ASSIGNMENT. Continue the passage on how Credit.com funds its journalism and keeps its editorial team independent, picking up after its final sentence.

EXTRACT PROVIDED.
□ □ □ □ □ □ □

Credit.com’s journalism is largely supported by an e-commerce business model. Rather than rely on revenue from display ad impressions, Credit.com maintains a financial marketplace separate from its editorial pages. When someone navigates to those pages, and applies for a credit card, for example, Credit.com will get paid what is essentially a finder’s fee if that person ends up getting the card. That doesn’t mean, however, that our editorial decisions are informed by the products available in our marketplace. The editorial team chooses what to write about and how to write about it independently of the decisions and priorities of the business side of the company. In fact, we maintain a strict and important firewall between the editorial and business departments. Our mission as journalists is to serve the reader, not the advertiser. In that sense, we are no different from any other news organization that is supported by ad revenue.

□ □ □ □ □ □ □

SUPPLIED ENTRIES.

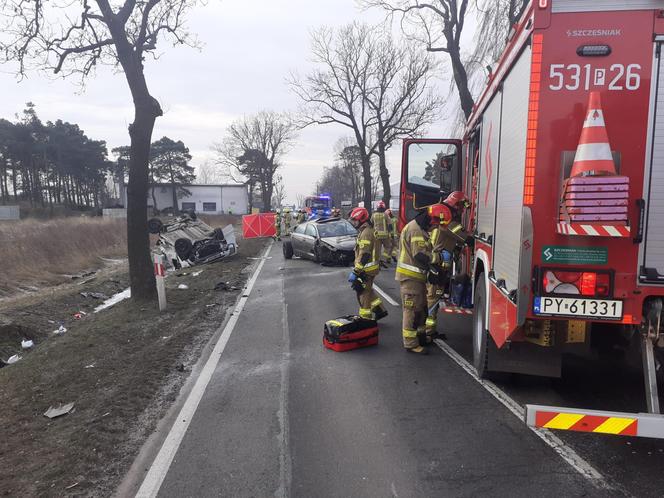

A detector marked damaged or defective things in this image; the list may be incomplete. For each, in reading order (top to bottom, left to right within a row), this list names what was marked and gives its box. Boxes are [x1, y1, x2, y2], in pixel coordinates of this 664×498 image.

overturned vehicle [149, 213, 237, 268]
damaged silver car [149, 213, 237, 270]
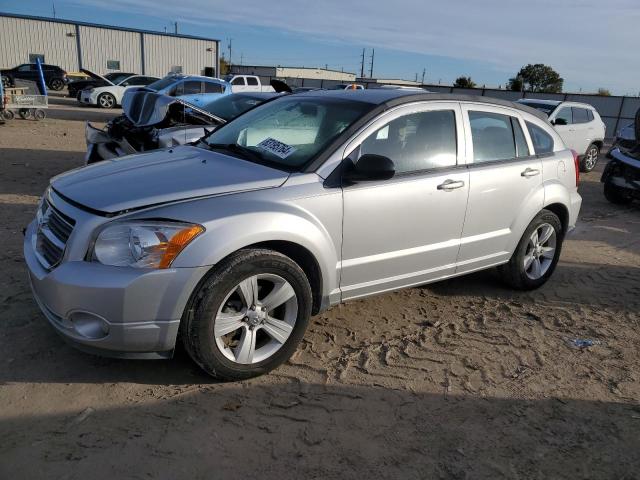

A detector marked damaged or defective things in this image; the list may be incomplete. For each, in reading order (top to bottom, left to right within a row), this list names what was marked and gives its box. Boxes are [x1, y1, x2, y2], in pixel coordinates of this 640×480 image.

crumpled car hood [51, 144, 288, 214]
wrecked car [85, 91, 284, 164]
wrecked car [604, 109, 636, 204]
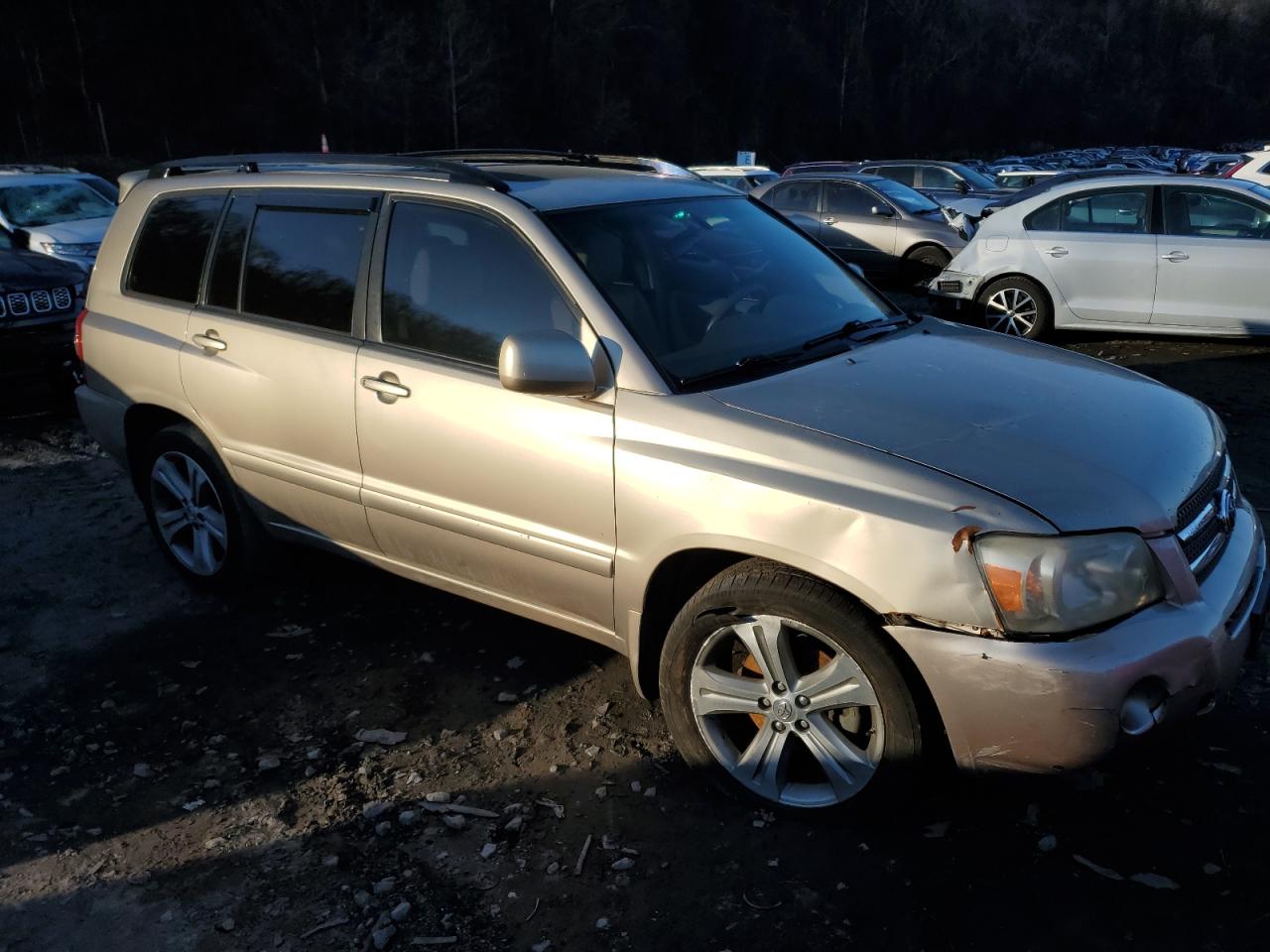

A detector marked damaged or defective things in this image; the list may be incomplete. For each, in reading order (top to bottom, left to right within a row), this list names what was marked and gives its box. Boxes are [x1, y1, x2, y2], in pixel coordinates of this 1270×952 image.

□ □ □ □ □ □ □

RESULT OF THIS EXERCISE.
Visitors to Credit.com are also able to register for a free Credit.com account, which gives them access to a tool called The Credit Report Card. This tool provides users with two free credit scores and a breakdown of the information in their Experian credit report, updated twice monthly. Again, this tool is entirely free, and we mention that frequently in our articles, because we think that it’s a good thing for users to have access to data like this. Separate from its educational value, there is also a business angle to the Credit Report Card. Registered users can be matched with products and services for which they are most likely to qualify. In other words, if you register and you find that your credit is less than stellar, Credit.com won’t recommend a high-end platinum credit card that requires an excellent credit score You’d likely get rejected, and that’s no good for you or Credit.com. You’d be no closer to getting a product you need, there’d be a wasted inquiry on your credit report, and Credit.com wouldn’t get paid. These are essentially what are commonly referred to as "targeted ads" in the world of the Internet. Despite all of this, however, even if you never apply for any product, the Credit Report Card will remain free, and none of this will impact how the editorial team reports on credit and credit scores.

Our Owners

Credit.com is owned by Progrexion Holdings Inc. which is the owner and administrator of a number of business related to credit and credit repair, including CreditRepair.com, and eFolks. In addition, Progrexion also provides services to Lexington Law Firm as a third party provider. Despite being owned by Progrexion, it is not the role of the Credit.com editorial team to advocate the use of the company’s other services. In articles, reporters may mention credit repair as an option, for example, but we’ll also be sure to note the various alternatives to that service. Furthermore, you may see ads for credit repair services on Credit.com, but the editorial team isn’t responsible for the creation or implementation of those ads, anymore than reporters for the New York Times or Washington Post are responsible for the ads on their sites.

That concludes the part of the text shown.